Władze Korei Północnej wystąpiły z propozycją przeprowadzenia z USA bezpośrednich rozmów na tematy bezpieczeństwa i polityki nuklearnej. Spotkania na wysokim szczeblu mają na celu złagodzenie napięć i omówienie ostatecznych warunków zakończenia wojny koreańskiej.

Oświadczenie dotyczące spotkań na wysokim szczeblu wydała Komisja Obrony Narodowej KRLD, na czele której stoi północnokoreański przywódca Kim Dzong Un. Jak podała - chce przeprowadzić "poważne rozmowy na różne tematy", w tym chce poruszyć kwestię rozbrojenia atomowego. "Waszyngton może podjąć decyzję w sprawie czasu i miejsca przeprowadzenia rozmów, ale nie powinien stawiać żadnych warunków" - brzmiało oświadczenie.

Waszyngton nie prowadził bezpośrednich rozmów z Pjongjangiem od 2009 roku.

Phenian mniej radykalny?

AP zwraca uwagę, że w ostatnich tygodniach w Korei Północnej zdjęto plakaty i transparenty wzywające do "zniszczenia imperialistycznych amerykańskich najeźdźców". Z drugiej strony Korea Północna w minionych latach przeprowadziła trzy próby nuklearne, które nie tylko osłabiły jej pozycję negocjacyjną, ale także pogorszyły relacje z jedynym sojusznikiem - Chinami.

Napięcie na Półwyspie Koreańskim wzrosło w następstwie przeprowadzonego w lutym trzeciego północnokoreańskiego testu nuklearnego, na co Rada Bezpieczeństwa ONZ zareagowała rozszerzeniem międzynarodowych sankcji wobec Pjongjangu.

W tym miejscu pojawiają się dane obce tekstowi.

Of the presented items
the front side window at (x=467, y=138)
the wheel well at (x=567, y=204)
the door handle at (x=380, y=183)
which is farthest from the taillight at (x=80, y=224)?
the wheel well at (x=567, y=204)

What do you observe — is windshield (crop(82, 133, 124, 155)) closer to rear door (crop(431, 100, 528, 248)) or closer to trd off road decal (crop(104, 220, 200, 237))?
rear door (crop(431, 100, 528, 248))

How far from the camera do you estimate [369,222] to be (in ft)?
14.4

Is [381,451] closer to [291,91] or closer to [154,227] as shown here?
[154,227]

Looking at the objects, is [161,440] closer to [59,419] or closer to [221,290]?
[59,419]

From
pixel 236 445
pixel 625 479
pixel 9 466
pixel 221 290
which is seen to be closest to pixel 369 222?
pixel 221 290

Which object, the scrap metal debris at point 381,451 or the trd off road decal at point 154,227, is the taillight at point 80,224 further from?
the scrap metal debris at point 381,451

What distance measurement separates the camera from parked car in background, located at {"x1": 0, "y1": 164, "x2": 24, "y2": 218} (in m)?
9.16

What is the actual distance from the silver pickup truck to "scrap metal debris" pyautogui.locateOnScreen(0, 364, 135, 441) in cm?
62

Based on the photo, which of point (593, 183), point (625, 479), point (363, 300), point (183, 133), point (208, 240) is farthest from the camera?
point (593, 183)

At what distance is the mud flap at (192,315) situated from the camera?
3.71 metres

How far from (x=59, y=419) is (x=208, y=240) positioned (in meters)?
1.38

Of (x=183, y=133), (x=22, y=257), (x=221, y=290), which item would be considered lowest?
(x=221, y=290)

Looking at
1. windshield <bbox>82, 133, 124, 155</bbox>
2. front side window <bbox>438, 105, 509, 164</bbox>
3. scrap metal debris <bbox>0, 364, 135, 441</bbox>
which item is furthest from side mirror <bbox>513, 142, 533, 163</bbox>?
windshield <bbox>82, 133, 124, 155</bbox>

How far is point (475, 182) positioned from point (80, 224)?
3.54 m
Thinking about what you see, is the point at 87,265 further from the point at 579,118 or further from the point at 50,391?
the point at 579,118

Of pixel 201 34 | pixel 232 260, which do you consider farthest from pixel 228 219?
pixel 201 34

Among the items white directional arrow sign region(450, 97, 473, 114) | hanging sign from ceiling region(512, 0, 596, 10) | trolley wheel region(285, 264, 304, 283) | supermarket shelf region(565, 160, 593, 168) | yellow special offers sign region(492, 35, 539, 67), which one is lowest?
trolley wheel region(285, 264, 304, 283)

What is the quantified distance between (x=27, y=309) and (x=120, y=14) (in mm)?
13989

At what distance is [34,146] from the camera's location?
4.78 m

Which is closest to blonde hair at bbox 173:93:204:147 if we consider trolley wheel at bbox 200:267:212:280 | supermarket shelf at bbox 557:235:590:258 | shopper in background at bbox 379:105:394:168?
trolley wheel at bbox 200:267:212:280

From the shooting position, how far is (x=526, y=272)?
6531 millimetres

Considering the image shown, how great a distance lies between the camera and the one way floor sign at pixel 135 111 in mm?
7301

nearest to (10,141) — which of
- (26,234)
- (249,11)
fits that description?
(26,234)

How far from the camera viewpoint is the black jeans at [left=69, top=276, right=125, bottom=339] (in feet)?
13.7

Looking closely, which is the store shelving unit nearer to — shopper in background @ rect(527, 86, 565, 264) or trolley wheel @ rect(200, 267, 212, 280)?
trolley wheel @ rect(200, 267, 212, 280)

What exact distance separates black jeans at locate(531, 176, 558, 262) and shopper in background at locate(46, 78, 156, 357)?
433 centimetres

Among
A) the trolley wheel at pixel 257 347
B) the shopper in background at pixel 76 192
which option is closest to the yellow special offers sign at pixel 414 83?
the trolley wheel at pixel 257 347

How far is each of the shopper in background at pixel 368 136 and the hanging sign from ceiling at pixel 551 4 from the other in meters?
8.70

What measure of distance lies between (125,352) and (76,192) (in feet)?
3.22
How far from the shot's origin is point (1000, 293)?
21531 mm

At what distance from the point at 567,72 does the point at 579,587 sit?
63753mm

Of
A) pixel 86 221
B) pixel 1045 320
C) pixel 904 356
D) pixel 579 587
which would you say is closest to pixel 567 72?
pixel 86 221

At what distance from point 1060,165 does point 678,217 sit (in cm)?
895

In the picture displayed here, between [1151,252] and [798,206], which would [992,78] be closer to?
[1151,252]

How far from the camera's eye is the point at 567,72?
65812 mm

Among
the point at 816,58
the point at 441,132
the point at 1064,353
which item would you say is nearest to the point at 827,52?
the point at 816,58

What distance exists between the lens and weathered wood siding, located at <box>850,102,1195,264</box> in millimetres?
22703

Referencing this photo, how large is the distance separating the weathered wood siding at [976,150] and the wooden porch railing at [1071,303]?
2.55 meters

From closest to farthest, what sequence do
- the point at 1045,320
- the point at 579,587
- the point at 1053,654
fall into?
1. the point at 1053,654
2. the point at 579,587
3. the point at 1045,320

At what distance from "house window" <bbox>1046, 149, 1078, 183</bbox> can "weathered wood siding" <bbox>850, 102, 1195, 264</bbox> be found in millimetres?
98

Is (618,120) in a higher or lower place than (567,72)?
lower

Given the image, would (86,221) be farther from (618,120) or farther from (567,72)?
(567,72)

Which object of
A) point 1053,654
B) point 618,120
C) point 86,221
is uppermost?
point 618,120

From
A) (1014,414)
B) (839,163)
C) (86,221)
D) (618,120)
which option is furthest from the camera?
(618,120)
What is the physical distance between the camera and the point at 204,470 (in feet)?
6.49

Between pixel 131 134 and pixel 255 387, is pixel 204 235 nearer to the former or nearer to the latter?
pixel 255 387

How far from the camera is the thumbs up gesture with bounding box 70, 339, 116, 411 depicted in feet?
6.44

W odpowiedzi Korea Północna ogłosiła, że nie będzie więcej uznawała kończącego wojnę koreańską rozejmu z 1953 roku, ani żadnych innych porozumień odprężeniowych z Południem. Zagroziła także dokonaniem rakietowego uderzenia nuklearnego na USA.

Pjongjang zamknął też park przemysłowy Kaesong. Ten kompleks, otwarty pod koniec 2004 roku, był jednym z najistotniejszych przejawów odprężenia między obu państwami koreańskimi. Pracowało w nim ok. 53 tys. północnokoreańskich robotników i - przy pełnej obsadzie - 800 Koreańczyków z Południa.